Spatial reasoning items
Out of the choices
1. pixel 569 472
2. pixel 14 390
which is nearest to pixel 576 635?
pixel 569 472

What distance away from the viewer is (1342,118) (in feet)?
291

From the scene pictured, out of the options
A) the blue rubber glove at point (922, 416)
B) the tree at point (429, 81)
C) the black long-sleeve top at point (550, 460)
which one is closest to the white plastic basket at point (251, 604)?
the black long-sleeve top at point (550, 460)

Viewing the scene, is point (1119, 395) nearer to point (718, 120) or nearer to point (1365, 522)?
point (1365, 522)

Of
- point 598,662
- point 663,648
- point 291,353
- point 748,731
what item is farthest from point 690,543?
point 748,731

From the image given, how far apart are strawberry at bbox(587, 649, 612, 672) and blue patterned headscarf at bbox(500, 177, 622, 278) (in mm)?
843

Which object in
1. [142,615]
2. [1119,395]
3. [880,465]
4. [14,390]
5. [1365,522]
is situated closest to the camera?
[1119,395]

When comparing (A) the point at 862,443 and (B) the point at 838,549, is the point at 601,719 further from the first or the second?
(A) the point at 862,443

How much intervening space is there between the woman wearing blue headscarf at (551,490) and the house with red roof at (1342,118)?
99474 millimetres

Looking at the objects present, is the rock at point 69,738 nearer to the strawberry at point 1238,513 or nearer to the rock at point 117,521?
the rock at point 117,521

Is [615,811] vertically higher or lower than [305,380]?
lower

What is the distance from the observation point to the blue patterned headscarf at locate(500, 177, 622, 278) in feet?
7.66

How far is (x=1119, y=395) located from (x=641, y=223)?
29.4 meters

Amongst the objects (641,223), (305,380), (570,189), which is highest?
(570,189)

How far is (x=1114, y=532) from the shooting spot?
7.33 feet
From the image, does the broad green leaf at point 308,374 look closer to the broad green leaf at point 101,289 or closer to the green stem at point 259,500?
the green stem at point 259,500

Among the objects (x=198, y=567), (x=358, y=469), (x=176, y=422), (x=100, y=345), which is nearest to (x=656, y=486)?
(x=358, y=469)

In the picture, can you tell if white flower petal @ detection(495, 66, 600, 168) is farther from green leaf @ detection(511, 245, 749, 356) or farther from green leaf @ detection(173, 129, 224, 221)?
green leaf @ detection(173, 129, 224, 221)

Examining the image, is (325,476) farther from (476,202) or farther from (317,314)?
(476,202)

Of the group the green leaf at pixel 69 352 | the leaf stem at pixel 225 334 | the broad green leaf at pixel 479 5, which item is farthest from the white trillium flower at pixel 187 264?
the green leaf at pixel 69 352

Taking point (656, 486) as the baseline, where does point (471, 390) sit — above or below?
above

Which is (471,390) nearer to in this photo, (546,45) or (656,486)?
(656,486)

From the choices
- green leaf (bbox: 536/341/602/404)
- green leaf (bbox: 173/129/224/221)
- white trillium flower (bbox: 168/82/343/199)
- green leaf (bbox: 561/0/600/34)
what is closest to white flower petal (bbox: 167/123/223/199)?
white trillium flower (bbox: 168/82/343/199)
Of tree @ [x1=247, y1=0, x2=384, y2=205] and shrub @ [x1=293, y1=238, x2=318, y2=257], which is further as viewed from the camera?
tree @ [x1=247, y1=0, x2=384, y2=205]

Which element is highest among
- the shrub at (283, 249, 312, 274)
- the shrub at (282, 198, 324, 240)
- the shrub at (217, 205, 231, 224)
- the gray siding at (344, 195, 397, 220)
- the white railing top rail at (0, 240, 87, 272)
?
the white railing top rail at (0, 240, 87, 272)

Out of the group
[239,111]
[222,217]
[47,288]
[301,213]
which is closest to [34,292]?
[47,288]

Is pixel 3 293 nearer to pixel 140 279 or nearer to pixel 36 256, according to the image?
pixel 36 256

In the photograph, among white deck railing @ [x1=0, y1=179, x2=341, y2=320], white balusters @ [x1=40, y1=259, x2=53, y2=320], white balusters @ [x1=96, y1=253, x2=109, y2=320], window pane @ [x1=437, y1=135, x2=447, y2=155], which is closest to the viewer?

Goal of the exercise -> Write out all the items above again, swapping "headscarf" for "head wrap" and changing nothing else.

Response for this exercise ->
Out of the choices
1. pixel 569 472
2. pixel 14 390
which is nearest to pixel 576 635?
pixel 569 472

What distance away from the viewer is (1342,118) (in feet)?
291

From the scene pictured, out of the options
A) the blue rubber glove at point (922, 416)
B) the tree at point (429, 81)
C) the black long-sleeve top at point (550, 460)
which one is closest to the white plastic basket at point (251, 604)?
the black long-sleeve top at point (550, 460)

Viewing the scene, is point (1119, 395) nearer to point (718, 120) or nearer to point (1365, 522)?
point (1365, 522)

Of
- point 598,662
- point 663,648
- point 291,353
- point 748,731
what item is farthest from point 690,543?
point 748,731

From the image given, how far apart are strawberry at bbox(587, 649, 612, 672) and blue patterned head wrap at bbox(500, 177, 622, 278) (in mm)?
843

Which object in
1. [142,615]
2. [1119,395]
3. [880,465]
4. [14,390]
5. [1365,522]
is situated closest to the camera?
[1119,395]

When comparing (A) the point at 862,443 and (B) the point at 838,549, is the point at 601,719 further from the first or the second?
(A) the point at 862,443

How much intervening space is there between the woman wearing blue head wrap at (551,490) and the house with red roof at (1342,118)?
99474 millimetres

Looking at the objects present, is the rock at point 69,738 nearer to the strawberry at point 1238,513 or nearer to the rock at point 117,521?
the rock at point 117,521

Is [615,811] vertically higher or lower than [305,380]?
lower

What is the distance from the observation point to the blue patterned head wrap at locate(500, 177, 622, 278) in feet?
7.66

How far is (x=1119, y=395) located from (x=641, y=223)?
29.4 meters

Amongst the objects (641,223), (305,380), (570,189), which is highest?
(570,189)

How far is (x=1114, y=532) from the shooting spot?
7.33 feet
From the image, does the broad green leaf at point 308,374 look closer to the broad green leaf at point 101,289 or closer to the green stem at point 259,500?
the green stem at point 259,500

Among the objects (x=198, y=567), (x=358, y=469), (x=176, y=422), (x=100, y=345), which is nearest to (x=656, y=486)?
(x=358, y=469)

In the picture, can you tell if white flower petal @ detection(495, 66, 600, 168) is farther from green leaf @ detection(511, 245, 749, 356) or farther from green leaf @ detection(173, 129, 224, 221)?
green leaf @ detection(173, 129, 224, 221)

Examining the image, is (325,476) farther from (476,202) or farther from (317,314)?
(476,202)

Of the group the green leaf at pixel 69 352 | the leaf stem at pixel 225 334 | the broad green leaf at pixel 479 5, which item is farthest from the white trillium flower at pixel 187 264?
the green leaf at pixel 69 352

Taking point (656, 486) as the baseline, where does point (471, 390) sit — above or below?
above

Which is (471,390) nearer to in this photo, (546,45) or (656,486)?
(656,486)

From the choices
- green leaf (bbox: 536/341/602/404)
- green leaf (bbox: 173/129/224/221)
- white trillium flower (bbox: 168/82/343/199)
- green leaf (bbox: 561/0/600/34)
what is closest to white flower petal (bbox: 167/123/223/199)?
white trillium flower (bbox: 168/82/343/199)
Of tree @ [x1=247, y1=0, x2=384, y2=205] and shrub @ [x1=293, y1=238, x2=318, y2=257], which is further as viewed from the camera?
tree @ [x1=247, y1=0, x2=384, y2=205]

Which element is highest among
- the shrub at (283, 249, 312, 274)
- the shrub at (282, 198, 324, 240)
- the shrub at (217, 205, 231, 224)
- the gray siding at (344, 195, 397, 220)
- the white railing top rail at (0, 240, 87, 272)
?
the white railing top rail at (0, 240, 87, 272)

Out of the group
[239,111]
[222,217]
[47,288]
[301,213]
which is closest to [34,292]?
[47,288]

Is pixel 3 293 nearer to pixel 140 279 or nearer to pixel 36 256, according to the image?
pixel 36 256

In the photograph, among white deck railing @ [x1=0, y1=179, x2=341, y2=320], white balusters @ [x1=40, y1=259, x2=53, y2=320], white balusters @ [x1=96, y1=253, x2=109, y2=320], window pane @ [x1=437, y1=135, x2=447, y2=155], which is closest to the viewer?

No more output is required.